Every new request must be considered in relation to the current operating budget and the capital budget. Possible outcomes include:
• Project is covered by the current capital budget and approved.
• Project is not covered by the current capital budget but is higher priority than another project. Downgrade the priority of the second project on the list of backlog projects and replace with the newly approved project.
• Project is not covered by the current capital budget. It is a high priority.
There are no other projects to displace. New funding for the IT group is needed. The business case is sound, so additional funds are approved to complete the project, and the ongoing negative capital budget variance is approved (i.e., the capital budget is increased or some other nontechnology investment is displaced).
• Project is not a priority and has a substandard business case; therefore, it is not funded and further consideration is not necessary.
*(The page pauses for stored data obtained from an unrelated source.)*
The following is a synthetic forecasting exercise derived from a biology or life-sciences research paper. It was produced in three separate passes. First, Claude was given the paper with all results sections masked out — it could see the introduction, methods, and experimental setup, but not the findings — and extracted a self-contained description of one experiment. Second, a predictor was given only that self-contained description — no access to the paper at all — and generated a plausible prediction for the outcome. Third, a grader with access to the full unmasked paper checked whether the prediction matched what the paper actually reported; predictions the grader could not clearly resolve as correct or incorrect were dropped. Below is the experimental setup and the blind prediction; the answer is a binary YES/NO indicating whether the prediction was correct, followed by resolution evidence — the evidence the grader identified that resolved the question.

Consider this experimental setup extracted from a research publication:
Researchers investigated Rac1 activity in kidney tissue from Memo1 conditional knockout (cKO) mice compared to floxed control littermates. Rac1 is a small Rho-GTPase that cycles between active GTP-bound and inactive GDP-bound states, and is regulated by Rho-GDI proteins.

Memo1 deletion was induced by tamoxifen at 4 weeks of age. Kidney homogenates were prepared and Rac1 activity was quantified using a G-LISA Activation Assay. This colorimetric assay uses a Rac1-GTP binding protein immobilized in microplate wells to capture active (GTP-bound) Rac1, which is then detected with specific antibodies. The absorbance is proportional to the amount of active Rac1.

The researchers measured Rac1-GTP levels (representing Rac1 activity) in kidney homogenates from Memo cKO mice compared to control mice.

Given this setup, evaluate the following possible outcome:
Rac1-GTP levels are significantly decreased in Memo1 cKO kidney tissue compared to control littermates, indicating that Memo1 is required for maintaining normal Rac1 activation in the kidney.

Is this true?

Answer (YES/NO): NO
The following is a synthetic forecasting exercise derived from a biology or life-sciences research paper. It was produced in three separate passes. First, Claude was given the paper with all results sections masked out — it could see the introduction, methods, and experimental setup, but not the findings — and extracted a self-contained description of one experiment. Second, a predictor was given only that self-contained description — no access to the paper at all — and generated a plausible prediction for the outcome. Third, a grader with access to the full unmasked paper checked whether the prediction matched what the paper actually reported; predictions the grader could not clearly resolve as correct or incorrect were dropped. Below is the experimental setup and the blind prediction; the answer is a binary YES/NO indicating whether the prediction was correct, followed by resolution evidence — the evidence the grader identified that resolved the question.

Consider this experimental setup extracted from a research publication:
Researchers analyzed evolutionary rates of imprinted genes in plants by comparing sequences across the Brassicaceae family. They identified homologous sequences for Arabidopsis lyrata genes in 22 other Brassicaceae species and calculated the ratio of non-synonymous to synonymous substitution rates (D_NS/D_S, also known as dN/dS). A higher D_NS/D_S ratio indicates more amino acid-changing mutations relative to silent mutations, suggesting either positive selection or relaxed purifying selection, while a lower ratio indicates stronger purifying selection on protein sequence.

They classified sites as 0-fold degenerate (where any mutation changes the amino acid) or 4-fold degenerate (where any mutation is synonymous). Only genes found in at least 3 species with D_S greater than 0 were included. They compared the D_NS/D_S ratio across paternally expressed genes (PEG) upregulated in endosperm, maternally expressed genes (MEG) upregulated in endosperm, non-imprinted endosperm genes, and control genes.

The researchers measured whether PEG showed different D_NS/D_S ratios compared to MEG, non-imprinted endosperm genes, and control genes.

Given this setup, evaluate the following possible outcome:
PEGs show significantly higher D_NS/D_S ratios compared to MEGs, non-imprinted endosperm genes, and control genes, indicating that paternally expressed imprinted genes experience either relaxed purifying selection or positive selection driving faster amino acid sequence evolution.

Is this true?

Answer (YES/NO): NO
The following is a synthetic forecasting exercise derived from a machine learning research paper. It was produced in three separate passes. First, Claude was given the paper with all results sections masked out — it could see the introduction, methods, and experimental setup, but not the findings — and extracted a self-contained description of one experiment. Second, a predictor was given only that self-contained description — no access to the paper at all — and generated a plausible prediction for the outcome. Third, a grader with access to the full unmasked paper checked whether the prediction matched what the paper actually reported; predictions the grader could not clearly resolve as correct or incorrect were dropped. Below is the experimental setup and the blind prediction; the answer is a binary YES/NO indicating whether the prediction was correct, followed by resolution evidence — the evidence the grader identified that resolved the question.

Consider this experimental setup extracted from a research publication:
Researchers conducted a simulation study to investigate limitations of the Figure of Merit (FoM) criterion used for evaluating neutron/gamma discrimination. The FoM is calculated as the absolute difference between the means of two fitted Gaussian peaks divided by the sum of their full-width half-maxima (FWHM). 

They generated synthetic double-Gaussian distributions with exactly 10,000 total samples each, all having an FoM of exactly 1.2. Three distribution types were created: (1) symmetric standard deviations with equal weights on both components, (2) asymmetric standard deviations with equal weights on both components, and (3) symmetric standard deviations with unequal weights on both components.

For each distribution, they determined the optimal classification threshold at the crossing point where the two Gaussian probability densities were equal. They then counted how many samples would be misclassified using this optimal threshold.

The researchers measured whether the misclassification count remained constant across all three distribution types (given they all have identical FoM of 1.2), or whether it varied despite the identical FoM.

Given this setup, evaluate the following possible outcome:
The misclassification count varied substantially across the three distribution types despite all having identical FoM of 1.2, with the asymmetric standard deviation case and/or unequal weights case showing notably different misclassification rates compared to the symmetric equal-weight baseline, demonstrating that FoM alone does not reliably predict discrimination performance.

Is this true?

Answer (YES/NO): YES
IT budgeting and cost containment practices are critical skills for the IT
manager to master. Developing a sound budget, which provides a road map for managing the department and can withstand business changes and economic changes, is a challenge. Additionally, anticipating, understanding, and forecasting the known variables about the business distinguish an average IT
director from a star performer. The average performer is reactive to the environment while the top performer has assessed the reliability of key assumptions and the associated risks and planned contingencies accordingly.
Concepts presented in the chapter, such as prioritizing discretionary spending areas and keeping this prioritized list handy, encourage the IT
manager to act quickly and decisively to negative budget variances. Finally, ensuring that IT assets are deployed against revenue generating and customer-facing activities help ensure that budget dollars are f lowing to the highest value activities. Companies whose IT managers routinely ensure this, as well as the business value of IT investments, see much higher productivity and profitability from IT investments.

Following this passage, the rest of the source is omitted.